Early detection of mild cognitive impairment and provision of diagnostic basis is of great significance for delaying the process of cognitive decline and reducing the incidence of dementia in T2DM patients. This study showed that NG serial parameters from MAP-MRI and ICVF from NODDI had significant differences between T2DM patients and healthy controls, but they can’t differentiate the T2DM patients with or without mild cognitive impairment. However, The RK from DKI had significant differences between any two groups, including two T2DM groups. This finding means the RK is more sensitive to brain microstructure changes than other parameters.MAP-, NODDI-, DKI-based diffusion parameters were sensitive to differences between T2DM patients with mild cognitive impairment, T2DM patients without cognitive impairment, and healthy participants in hippocampus and precuneus, which suggested those parameters could be used as potential biomarkers for the differential diagnosis of these groups. The good performance of multiple diffusion models (DKI, NODDI, MAP) reconstructed by DSI sequence indicates that these features would offer more brain’s microstructure information and contribute to diagnosis in powerful ways.

Acknowledgements

No acknowledgement found.

References

1. Avram, A. V., Sarlls, J. E., Barnett, A. S. E. Ö, Thomas, C., Irfanoglu, M. O., Hutchinson, E., et al. Clinical feasibility of using mean apparent propagator (MAP) MRI to characterize brain tissue microstructure. Neuroimage, 2016;127:422-434.

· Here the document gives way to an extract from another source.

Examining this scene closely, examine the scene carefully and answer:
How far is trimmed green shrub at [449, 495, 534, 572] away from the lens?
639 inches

2. Ma, K., Zhang, X., Zhang, H., Yan, X., Gao, A., Song, C., et al. Mean apparent propagator-MRI: a new diffffusion model which improves temporal lobe epilepsy lateralization. Eur. J. Radiol, 2020; 126:108914.

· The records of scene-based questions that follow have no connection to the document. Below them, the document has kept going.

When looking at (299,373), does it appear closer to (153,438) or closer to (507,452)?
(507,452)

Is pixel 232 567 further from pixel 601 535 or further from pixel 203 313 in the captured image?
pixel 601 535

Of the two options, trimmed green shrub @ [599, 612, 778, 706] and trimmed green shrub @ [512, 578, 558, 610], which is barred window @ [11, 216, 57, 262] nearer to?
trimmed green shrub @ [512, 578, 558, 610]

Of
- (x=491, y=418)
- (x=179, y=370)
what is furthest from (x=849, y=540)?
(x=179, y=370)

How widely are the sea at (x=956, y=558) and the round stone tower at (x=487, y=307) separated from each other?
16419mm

3. Biessels Geert Jan, Despa Florin, Cognitive decline and dementia in diabetes mellitus: mechanisms and clinical implications. Nat Rev Endocrinol, 2018,14:591-604.

4. Vergoossen Laura W, Schram Miranda T, de Jong Joost J et al. White matter connectivity abnormalities in prediabetes and type 2 diabetes: The maastricht study. Diabetes Care, 2020,43:201-208.

5. Groeneveld O, Reijmer Y, Heinen R et al. Brain imaging correlates of mild cognitive impairment and early dementia in patients with type 2 diabetes mellitus. Nutr Metab Cardiovasc Dis, 2018,28:1253-1260.

6. Biessels Geert Jan, Nobili Flavio, Teunissen Charlotte E et al. Understanding multifactorial brain changes in type 2 diabetes: a biomarker perspective. Lancet Neurol, 2020,19:699-710.

Figures

Figure 1. A, B, and C show the position of hippocampus in the coronal, axial, and sagittal directions on T1WI MPRAGE images. D, E, and F show the position of precuneus in coronal, axial, and sagittal directions on T1WI MPRAGE images respectively.

Figure 2. The diffusion parameter maps from MAP-MRI, NODDI, and DKI for a T2DM patient.

Table 1. Independent student's T-test analysis among T2DM_MCI, T2DM_UCI, and healthy control groups in pairs

Figure 3. Scatter plots of Pearson correlation results between (A) NODDI_ICVF and AVLT scores (r = 0.626), (B) NODDI_ICVF and Grooved pegboard test scores (r = 0.598), (C) MAP_NG and Grooved pegboard test scores (r = -0.628).